◆ Text block ◆
But a close look at the composition of the S&P 500 index SPX, -1.74% illustrates why the stock market has been remarkably resilient in the face of accumulating evidence of widespread economic dislocation, according to Ed Clissold, chief U.S. strategist at Ned Davis Research.
In a Wednesday note titled “Is the S&P 500 COVID-proof?” Clissold argued that “on a market-cap weighted basis, the S&P 500 is not as impacted by the economic dislocations caused by the pandemic as might be expected.”
As the attached chart shows, Clissold classified each S&P 500 constituent as a COVID-19 “winner,” “loser” or “neutral,” based on whether its operations have been meaningfully impacted in a positive or negative way, by the epidemic. Simply put, the largest stocks in the index have either not been impacted by the virus, or they have actually benefitted from it.
But the benefits of this dynamic may have already been fully captured by investors as the U.S. pivots toward easing economic restrictions and as the world moves closer to finding effective treatments for the deadly disease, Clissold argued.

◆ Problems to solve ◆
1. In the S&P 500 passage, what was the title of Clissold's Wednesday note?
2. List the categories into which Clissold sorted each S&P 500 constituent, according to the S&P 500 passage.

[Records drawn from a dataset]
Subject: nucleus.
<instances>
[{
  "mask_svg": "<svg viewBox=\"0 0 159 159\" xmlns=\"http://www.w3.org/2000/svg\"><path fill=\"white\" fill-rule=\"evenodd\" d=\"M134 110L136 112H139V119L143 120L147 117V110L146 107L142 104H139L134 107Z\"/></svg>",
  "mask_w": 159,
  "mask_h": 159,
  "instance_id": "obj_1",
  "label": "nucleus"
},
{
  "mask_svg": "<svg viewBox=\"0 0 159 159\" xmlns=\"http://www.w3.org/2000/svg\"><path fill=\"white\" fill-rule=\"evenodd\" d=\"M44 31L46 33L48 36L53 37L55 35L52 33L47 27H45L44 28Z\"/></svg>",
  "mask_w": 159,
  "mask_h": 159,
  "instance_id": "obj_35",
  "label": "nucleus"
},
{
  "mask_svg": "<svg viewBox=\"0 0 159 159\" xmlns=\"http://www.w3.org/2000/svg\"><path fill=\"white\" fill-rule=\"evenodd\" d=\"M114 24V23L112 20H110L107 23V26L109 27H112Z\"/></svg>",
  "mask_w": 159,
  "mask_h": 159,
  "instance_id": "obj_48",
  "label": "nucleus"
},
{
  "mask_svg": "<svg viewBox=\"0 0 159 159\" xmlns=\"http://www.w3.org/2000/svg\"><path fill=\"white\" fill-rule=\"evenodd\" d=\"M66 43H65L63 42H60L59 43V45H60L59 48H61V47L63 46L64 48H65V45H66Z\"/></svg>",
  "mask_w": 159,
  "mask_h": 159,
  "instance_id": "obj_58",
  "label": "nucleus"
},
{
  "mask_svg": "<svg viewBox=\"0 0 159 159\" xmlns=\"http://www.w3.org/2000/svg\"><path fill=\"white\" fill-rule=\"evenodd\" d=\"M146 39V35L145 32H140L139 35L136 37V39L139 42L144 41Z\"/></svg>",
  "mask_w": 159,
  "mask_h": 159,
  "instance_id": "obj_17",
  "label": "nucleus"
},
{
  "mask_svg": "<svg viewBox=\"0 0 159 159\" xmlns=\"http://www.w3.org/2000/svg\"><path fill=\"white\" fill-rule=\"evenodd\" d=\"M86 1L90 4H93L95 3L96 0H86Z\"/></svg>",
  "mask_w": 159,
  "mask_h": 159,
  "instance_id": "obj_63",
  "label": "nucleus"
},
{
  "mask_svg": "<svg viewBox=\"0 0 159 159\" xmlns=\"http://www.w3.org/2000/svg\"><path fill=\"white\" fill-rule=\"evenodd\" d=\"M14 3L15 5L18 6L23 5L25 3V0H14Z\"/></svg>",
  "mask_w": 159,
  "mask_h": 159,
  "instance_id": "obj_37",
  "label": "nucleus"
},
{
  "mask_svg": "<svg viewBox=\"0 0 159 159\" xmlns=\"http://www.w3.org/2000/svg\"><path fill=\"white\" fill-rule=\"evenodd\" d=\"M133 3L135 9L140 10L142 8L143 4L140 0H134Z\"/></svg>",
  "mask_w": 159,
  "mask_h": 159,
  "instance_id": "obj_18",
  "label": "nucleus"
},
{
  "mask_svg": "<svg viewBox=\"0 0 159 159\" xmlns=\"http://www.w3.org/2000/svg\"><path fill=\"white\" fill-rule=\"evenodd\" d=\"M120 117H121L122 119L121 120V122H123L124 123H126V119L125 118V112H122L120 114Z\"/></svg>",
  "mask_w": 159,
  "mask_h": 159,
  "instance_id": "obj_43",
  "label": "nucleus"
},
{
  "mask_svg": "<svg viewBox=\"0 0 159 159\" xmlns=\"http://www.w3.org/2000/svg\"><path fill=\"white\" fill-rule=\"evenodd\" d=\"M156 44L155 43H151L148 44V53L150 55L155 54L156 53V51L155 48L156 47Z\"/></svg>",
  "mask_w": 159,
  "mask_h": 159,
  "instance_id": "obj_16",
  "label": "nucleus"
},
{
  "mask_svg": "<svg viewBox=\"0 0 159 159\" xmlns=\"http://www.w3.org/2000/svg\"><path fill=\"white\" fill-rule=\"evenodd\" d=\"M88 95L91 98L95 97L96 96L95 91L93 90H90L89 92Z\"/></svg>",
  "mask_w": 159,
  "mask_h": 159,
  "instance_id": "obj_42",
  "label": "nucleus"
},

◆ Outputs by task ◆
1. "Is the S&P 500 COVID-proof?"

2. Winner, loser, neutral